Methods: We treated five, phenotypically diverse PDXs (1x BAT-sensitive, 4x BAT-resistant) with vehicle or BAT (fortnightly, intramuscular injections, 1mg testosterone cypionate). Tumours were harvested at 24-hours, 5 days, and endpoint (7-weeks or 1000mm3). Expression of full-length AR (AR-FL), ARVs, and AR target-genes were measured using quantitative PCR. AR abundance and localisation was quantified using immunohistochemistry against different forms of the AR.

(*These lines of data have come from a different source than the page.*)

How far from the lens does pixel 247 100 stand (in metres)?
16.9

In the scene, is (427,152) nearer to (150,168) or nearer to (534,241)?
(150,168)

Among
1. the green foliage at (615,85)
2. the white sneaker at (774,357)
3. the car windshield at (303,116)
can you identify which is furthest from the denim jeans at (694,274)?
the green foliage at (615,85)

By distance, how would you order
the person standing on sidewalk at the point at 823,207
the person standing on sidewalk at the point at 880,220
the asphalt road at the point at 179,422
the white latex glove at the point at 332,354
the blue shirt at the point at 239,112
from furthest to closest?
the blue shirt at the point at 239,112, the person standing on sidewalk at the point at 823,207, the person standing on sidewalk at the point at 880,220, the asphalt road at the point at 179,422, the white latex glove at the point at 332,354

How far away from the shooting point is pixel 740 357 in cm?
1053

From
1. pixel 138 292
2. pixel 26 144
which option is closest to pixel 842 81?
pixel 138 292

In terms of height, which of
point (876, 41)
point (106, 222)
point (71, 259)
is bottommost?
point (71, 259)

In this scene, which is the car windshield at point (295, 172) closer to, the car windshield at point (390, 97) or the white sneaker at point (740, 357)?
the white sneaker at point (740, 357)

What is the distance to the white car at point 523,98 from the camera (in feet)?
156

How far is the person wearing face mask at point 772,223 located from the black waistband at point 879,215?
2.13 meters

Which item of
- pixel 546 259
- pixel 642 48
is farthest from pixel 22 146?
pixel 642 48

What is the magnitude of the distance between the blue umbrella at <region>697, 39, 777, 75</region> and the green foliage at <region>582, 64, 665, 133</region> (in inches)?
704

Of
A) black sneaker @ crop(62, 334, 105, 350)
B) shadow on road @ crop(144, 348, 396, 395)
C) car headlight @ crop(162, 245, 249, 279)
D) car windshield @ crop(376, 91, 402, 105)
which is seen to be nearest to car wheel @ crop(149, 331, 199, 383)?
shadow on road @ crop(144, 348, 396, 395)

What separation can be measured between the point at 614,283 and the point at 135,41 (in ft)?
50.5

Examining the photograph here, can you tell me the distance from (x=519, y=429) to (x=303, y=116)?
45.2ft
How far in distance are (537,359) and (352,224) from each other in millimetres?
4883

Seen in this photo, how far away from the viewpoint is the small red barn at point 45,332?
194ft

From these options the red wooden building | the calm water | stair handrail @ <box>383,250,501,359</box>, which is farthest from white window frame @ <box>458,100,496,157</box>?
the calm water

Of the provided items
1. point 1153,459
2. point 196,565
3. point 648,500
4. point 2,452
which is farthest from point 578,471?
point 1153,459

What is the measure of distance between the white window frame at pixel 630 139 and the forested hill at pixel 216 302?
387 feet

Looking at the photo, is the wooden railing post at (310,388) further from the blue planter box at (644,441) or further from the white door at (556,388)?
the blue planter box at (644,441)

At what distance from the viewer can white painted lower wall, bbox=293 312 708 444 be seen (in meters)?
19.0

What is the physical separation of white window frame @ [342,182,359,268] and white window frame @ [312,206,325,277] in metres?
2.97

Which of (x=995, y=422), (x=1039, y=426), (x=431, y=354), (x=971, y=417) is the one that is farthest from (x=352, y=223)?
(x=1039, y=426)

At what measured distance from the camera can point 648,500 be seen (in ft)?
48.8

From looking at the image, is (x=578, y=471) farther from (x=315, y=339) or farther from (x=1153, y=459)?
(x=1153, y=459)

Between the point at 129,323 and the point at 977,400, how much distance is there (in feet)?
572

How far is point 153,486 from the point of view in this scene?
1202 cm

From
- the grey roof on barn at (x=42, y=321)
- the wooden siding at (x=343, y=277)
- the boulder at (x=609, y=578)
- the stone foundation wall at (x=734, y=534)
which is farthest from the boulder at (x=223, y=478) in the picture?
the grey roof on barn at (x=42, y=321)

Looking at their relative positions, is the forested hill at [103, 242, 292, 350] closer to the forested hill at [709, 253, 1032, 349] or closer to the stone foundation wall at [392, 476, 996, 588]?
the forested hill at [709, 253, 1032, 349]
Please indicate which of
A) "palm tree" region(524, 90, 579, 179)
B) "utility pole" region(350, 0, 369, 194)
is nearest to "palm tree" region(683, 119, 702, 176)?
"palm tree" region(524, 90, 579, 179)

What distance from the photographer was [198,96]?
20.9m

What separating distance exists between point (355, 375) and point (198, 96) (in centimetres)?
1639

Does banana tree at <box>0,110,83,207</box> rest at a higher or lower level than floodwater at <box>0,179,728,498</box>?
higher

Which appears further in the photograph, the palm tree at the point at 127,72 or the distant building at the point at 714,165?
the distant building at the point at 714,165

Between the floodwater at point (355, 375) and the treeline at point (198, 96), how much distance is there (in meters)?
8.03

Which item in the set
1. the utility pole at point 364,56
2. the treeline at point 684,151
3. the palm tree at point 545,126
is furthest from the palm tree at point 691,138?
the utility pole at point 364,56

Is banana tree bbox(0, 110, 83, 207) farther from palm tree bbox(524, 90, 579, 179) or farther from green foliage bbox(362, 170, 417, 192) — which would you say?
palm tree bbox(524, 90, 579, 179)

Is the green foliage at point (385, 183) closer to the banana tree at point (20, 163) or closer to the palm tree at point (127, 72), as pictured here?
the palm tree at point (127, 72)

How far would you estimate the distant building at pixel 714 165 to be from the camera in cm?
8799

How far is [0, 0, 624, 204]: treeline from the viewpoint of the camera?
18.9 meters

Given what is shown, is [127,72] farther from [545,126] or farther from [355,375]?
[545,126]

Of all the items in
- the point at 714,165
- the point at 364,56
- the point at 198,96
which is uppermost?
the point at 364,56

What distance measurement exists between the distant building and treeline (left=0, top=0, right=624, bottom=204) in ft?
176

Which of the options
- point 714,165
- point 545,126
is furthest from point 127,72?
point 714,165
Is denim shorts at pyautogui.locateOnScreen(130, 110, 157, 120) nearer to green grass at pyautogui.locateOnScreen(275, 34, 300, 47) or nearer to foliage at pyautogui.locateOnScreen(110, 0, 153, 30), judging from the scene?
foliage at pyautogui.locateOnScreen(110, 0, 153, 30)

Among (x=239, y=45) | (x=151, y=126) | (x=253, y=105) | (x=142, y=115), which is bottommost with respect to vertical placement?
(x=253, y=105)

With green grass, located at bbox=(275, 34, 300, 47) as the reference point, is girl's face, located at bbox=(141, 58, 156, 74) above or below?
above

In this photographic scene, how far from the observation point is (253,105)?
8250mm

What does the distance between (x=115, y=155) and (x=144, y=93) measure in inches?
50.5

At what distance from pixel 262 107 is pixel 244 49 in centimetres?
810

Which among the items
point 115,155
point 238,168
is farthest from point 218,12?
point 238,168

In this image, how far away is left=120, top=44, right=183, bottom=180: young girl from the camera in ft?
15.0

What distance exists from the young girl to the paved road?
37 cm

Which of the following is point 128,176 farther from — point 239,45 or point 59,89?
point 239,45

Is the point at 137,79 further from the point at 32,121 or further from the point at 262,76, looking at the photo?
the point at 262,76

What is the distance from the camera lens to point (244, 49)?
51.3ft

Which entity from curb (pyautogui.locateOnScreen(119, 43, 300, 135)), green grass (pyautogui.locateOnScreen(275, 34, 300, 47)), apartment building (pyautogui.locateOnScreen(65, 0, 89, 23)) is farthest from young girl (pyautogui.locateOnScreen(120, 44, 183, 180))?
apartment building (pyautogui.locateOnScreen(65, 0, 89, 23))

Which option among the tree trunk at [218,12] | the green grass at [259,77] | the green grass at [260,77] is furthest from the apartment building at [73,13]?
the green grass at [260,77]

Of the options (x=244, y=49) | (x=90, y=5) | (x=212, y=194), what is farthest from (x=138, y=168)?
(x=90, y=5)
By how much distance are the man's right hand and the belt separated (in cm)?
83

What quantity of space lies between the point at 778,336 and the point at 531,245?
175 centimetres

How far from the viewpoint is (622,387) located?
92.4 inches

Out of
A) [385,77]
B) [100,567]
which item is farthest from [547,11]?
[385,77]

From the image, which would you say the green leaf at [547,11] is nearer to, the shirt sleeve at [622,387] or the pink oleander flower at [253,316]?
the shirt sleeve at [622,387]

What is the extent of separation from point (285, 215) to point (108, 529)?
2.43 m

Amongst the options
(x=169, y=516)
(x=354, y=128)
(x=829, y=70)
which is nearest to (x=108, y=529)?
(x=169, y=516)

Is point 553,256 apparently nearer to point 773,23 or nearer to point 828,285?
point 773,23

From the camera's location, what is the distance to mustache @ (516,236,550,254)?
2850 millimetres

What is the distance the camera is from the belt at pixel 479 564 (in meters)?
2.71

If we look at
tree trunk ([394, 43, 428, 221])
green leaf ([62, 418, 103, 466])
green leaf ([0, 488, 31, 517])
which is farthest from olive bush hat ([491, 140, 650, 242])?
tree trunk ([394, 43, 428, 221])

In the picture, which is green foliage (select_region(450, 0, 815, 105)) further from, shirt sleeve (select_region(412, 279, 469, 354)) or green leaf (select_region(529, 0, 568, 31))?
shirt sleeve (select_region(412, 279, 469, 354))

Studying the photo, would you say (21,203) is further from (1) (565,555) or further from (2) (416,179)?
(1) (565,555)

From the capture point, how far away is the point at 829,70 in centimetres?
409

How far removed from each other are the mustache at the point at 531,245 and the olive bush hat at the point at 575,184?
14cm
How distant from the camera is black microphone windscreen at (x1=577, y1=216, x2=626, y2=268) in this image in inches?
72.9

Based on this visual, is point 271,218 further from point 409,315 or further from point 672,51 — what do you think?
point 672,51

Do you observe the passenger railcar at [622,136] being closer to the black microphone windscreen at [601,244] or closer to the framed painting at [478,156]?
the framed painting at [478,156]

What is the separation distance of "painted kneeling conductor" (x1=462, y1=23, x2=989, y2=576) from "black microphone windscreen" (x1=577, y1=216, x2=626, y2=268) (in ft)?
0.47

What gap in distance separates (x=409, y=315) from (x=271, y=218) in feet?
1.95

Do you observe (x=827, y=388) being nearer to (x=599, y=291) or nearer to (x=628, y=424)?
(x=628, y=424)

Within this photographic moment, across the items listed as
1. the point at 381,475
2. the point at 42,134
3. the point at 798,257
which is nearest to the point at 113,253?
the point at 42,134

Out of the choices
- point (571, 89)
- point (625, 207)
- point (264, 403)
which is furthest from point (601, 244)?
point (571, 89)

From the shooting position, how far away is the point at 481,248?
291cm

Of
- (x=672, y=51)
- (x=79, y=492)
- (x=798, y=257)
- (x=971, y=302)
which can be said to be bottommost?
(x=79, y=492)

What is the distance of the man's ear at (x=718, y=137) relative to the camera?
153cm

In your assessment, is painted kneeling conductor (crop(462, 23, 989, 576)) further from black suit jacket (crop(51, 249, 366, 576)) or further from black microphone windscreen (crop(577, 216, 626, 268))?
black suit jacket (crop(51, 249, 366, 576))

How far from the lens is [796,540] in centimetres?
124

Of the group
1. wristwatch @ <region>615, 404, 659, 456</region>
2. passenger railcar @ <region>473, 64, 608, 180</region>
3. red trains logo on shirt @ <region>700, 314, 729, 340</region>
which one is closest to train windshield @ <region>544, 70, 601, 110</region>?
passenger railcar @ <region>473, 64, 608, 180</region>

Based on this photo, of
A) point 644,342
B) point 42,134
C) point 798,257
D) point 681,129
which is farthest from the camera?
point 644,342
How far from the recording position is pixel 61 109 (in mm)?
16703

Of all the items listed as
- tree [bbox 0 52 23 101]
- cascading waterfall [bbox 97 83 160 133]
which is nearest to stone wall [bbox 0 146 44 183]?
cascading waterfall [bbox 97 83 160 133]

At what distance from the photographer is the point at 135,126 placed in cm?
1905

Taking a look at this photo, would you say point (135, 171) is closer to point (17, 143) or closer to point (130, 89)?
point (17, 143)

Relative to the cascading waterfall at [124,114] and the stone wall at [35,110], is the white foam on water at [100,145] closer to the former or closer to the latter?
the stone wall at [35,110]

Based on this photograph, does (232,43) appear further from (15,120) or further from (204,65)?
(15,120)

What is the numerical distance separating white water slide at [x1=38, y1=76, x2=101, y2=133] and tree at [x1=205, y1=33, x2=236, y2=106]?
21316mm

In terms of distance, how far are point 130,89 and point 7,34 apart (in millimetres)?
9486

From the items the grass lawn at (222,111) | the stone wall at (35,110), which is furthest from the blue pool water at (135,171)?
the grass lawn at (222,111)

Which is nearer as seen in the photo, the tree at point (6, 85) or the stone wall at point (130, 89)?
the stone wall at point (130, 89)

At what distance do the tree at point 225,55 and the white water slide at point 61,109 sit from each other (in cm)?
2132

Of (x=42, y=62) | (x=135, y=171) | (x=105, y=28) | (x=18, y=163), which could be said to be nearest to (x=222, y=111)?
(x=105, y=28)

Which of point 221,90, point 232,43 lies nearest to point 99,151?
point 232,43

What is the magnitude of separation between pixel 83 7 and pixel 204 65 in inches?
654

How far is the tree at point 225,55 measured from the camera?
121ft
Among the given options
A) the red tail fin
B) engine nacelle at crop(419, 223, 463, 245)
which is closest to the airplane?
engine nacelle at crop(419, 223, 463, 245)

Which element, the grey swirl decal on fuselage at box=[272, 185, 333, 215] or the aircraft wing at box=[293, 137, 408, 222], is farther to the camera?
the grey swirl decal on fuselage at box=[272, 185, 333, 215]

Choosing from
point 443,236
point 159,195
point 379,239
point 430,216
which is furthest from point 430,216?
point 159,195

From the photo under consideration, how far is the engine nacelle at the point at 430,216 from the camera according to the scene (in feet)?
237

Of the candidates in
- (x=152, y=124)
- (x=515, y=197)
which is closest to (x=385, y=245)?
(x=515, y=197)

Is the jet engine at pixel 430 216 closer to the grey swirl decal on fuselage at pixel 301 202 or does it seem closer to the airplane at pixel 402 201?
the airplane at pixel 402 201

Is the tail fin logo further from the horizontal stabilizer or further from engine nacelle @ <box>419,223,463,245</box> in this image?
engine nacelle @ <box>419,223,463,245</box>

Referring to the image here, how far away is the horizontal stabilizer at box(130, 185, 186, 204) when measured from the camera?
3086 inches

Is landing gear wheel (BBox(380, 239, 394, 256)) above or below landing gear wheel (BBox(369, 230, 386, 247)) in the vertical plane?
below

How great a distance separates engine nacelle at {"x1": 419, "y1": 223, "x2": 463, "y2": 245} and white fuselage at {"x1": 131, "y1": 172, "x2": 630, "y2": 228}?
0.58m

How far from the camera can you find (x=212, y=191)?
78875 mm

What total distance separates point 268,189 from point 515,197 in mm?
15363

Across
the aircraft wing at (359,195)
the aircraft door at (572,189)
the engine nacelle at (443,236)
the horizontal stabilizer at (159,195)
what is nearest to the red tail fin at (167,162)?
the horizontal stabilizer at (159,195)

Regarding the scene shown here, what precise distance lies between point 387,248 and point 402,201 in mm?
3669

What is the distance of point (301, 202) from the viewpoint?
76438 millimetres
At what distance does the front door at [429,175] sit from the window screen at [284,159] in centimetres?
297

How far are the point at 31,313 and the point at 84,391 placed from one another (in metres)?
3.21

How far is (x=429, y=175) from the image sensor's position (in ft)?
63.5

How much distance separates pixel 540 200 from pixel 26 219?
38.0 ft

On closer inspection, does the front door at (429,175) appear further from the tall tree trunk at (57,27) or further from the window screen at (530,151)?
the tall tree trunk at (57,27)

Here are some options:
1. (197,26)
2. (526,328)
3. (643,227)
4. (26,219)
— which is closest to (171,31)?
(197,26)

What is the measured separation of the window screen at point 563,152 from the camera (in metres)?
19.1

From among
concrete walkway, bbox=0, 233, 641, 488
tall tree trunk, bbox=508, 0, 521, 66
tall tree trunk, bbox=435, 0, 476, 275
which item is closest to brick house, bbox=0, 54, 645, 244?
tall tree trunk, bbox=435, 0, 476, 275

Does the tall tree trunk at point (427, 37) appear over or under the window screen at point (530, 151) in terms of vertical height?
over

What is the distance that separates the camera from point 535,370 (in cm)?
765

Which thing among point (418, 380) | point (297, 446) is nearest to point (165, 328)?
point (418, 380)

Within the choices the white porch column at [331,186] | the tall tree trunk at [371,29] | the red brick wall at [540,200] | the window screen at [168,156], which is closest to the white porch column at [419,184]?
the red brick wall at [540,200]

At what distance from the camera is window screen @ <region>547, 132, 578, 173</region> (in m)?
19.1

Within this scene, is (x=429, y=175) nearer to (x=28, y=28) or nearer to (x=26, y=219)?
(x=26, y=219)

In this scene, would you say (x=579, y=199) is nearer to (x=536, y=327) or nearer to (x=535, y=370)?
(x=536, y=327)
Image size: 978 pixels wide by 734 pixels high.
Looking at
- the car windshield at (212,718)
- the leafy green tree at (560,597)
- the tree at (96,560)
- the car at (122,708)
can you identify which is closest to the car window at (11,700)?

Results: Untreated PDXs had heterogeneous patterns of AR-FL and ARV expression. Acute BAT treatment down-regulated expression of AR mRNA, except in tumours with structural rearrangements of the AR gene (i.e. 27.1, 27.2). BAT also decreased nuclear AR protein levels in a BAT-sensitive PDX (i.e. 201.1), but not in BAT-resistant PDXs. Changes in AR-FL persisted at 5 days and endpoint, despite fluctuations in testosterone levels over a cycle of BAT. Expression of ARV mRNA mirrored differences in protein levels. Expression of PSMA, an AR target-gene, was suppressed over time, regardless of BAT response.

Conclusions: In patient-derived models, reduced nuclear AR protein expression following BAT may define a subset of tumours sensitive to BAT. BAT combination therapies may be an alternative for tumours that are resistant to BAT alone, and are currently in clinical trials.